┌─ Data for this exercise
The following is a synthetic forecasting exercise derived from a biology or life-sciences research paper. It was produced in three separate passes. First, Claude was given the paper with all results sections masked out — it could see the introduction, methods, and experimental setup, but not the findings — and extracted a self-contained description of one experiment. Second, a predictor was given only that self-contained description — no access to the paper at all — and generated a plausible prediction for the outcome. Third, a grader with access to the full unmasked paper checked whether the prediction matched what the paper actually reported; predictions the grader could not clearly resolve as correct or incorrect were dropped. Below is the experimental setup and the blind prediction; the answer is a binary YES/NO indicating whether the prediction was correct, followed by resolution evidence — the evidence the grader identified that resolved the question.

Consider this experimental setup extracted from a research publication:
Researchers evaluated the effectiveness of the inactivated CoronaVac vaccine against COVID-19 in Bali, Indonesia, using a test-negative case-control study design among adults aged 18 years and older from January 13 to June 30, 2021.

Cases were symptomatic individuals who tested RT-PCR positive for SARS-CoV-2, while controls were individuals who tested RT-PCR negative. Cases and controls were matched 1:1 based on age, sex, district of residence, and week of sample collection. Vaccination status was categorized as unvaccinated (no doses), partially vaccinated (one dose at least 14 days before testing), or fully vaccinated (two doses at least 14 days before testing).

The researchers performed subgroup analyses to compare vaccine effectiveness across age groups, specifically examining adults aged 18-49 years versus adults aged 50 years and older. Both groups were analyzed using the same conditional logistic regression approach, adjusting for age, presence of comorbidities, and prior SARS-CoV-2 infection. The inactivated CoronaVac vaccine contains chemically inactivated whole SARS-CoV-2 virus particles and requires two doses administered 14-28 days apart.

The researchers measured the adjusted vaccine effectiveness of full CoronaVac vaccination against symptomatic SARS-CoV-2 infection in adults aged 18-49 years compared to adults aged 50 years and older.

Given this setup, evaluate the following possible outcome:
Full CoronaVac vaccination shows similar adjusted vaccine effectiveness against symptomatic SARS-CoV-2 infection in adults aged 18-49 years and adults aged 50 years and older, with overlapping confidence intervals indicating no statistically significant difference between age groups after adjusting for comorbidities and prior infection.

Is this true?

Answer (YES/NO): NO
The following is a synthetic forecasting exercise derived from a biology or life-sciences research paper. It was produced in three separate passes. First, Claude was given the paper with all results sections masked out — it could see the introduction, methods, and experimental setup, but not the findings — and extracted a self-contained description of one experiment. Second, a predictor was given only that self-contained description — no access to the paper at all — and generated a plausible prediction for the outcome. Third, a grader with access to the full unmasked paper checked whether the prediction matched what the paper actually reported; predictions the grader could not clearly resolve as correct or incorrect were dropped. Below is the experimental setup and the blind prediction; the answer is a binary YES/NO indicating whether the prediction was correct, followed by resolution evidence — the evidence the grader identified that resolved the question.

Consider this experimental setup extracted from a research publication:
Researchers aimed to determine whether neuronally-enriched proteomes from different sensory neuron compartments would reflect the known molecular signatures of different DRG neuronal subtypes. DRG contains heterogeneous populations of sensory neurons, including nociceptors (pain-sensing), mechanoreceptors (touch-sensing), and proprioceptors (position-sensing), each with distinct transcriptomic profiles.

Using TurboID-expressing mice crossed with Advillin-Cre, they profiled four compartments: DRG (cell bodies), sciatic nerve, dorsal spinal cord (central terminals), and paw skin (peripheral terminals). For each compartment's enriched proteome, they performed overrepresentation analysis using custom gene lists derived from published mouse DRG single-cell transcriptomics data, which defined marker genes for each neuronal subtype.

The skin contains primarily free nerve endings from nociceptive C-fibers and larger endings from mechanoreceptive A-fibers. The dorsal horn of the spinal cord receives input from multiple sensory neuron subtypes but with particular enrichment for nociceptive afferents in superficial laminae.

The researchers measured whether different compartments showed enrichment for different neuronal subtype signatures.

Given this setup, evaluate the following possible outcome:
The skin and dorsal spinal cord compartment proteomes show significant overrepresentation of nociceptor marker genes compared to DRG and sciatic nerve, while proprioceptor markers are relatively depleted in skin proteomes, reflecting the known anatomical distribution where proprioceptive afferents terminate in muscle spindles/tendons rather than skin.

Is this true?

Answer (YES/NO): NO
└─
Could you restate every record word for word?

▶ Your response
The following is a synthetic forecasting exercise derived from a biology or life-sciences research paper. It was produced in three separate passes. First, Claude was given the paper with all results sections masked out — it could see the introduction, methods, and experimental setup, but not the findings — and extracted a self-contained description of one experiment. Second, a predictor was given only that self-contained description — no access to the paper at all — and generated a plausible prediction for the outcome. Third, a grader with access to the full unmasked paper checked whether the prediction matched what the paper actually reported; predictions the grader could not clearly resolve as correct or incorrect were dropped. Below is the experimental setup and the blind prediction; the answer is a binary YES/NO indicating whether the prediction was correct, followed by resolution evidence — the evidence the grader identified that resolved the question.

Consider this experimental setup extracted from a research publication:
Researchers evaluated the effectiveness of the inactivated CoronaVac vaccine against COVID-19 in Bali, Indonesia, using a test-negative case-control study design among adults aged 18 years and older from January 13 to June 30, 2021.

Cases were symptomatic individuals who tested RT-PCR positive for SARS-CoV-2, while controls were individuals who tested RT-PCR negative. Cases and controls were matched 1:1 based on age, sex, district of residence, and week of sample collection. Vaccination status was categorized as unvaccinated (no doses), partially vaccinated (one dose at least 14 days before testing), or fully vaccinated (two doses at least 14 days before testing).

The researchers performed subgroup analyses to compare vaccine effectiveness across age groups, specifically examining adults aged 18-49 years versus adults aged 50 years and older. Both groups were analyzed using the same conditional logistic regression approach, adjusting for age, presence of comorbidities, and prior SARS-CoV-2 infection. The inactivated CoronaVac vaccine contains chemically inactivated whole SARS-CoV-2 virus particles and requires two doses administered 14-28 days apart.

The researchers measured the adjusted vaccine effectiveness of full CoronaVac vaccination against symptomatic SARS-CoV-2 infection in adults aged 18-49 years compared to adults aged 50 years and older.

Given this setup, evaluate the following possible outcome:
Full CoronaVac vaccination shows similar adjusted vaccine effectiveness against symptomatic SARS-CoV-2 infection in adults aged 18-49 years and adults aged 50 years and older, with overlapping confidence intervals indicating no statistically significant difference between age groups after adjusting for comorbidities and prior infection.

Is this true?

Answer (YES/NO): NO
The following is a synthetic forecasting exercise derived from a biology or life-sciences research paper. It was produced in three separate passes. First, Claude was given the paper with all results sections masked out — it could see the introduction, methods, and experimental setup, but not the findings — and extracted a self-contained description of one experiment. Second, a predictor was given only that self-contained description — no access to the paper at all — and generated a plausible prediction for the outcome. Third, a grader with access to the full unmasked paper checked whether the prediction matched what the paper actually reported; predictions the grader could not clearly resolve as correct or incorrect were dropped. Below is the experimental setup and the blind prediction; the answer is a binary YES/NO indicating whether the prediction was correct, followed by resolution evidence — the evidence the grader identified that resolved the question.

Consider this experimental setup extracted from a research publication:
Researchers aimed to determine whether neuronally-enriched proteomes from different sensory neuron compartments would reflect the known molecular signatures of different DRG neuronal subtypes. DRG contains heterogeneous populations of sensory neurons, including nociceptors (pain-sensing), mechanoreceptors (touch-sensing), and proprioceptors (position-sensing), each with distinct transcriptomic profiles.

Using TurboID-expressing mice crossed with Advillin-Cre, they profiled four compartments: DRG (cell bodies), sciatic nerve, dorsal spinal cord (central terminals), and paw skin (peripheral terminals). For each compartment's enriched proteome, they performed overrepresentation analysis using custom gene lists derived from published mouse DRG single-cell transcriptomics data, which defined marker genes for each neuronal subtype.

The skin contains primarily free nerve endings from nociceptive C-fibers and larger endings from mechanoreceptive A-fibers. The dorsal horn of the spinal cord receives input from multiple sensory neuron subtypes but with particular enrichment for nociceptive afferents in superficial laminae.

The researchers measured whether different compartments showed enrichment for different neuronal subtype signatures.

Given this setup, evaluate the following possible outcome:
The skin and dorsal spinal cord compartment proteomes show significant overrepresentation of nociceptor marker genes compared to DRG and sciatic nerve, while proprioceptor markers are relatively depleted in skin proteomes, reflecting the known anatomical distribution where proprioceptive afferents terminate in muscle spindles/tendons rather than skin.

Is this true?

Answer (YES/NO): NO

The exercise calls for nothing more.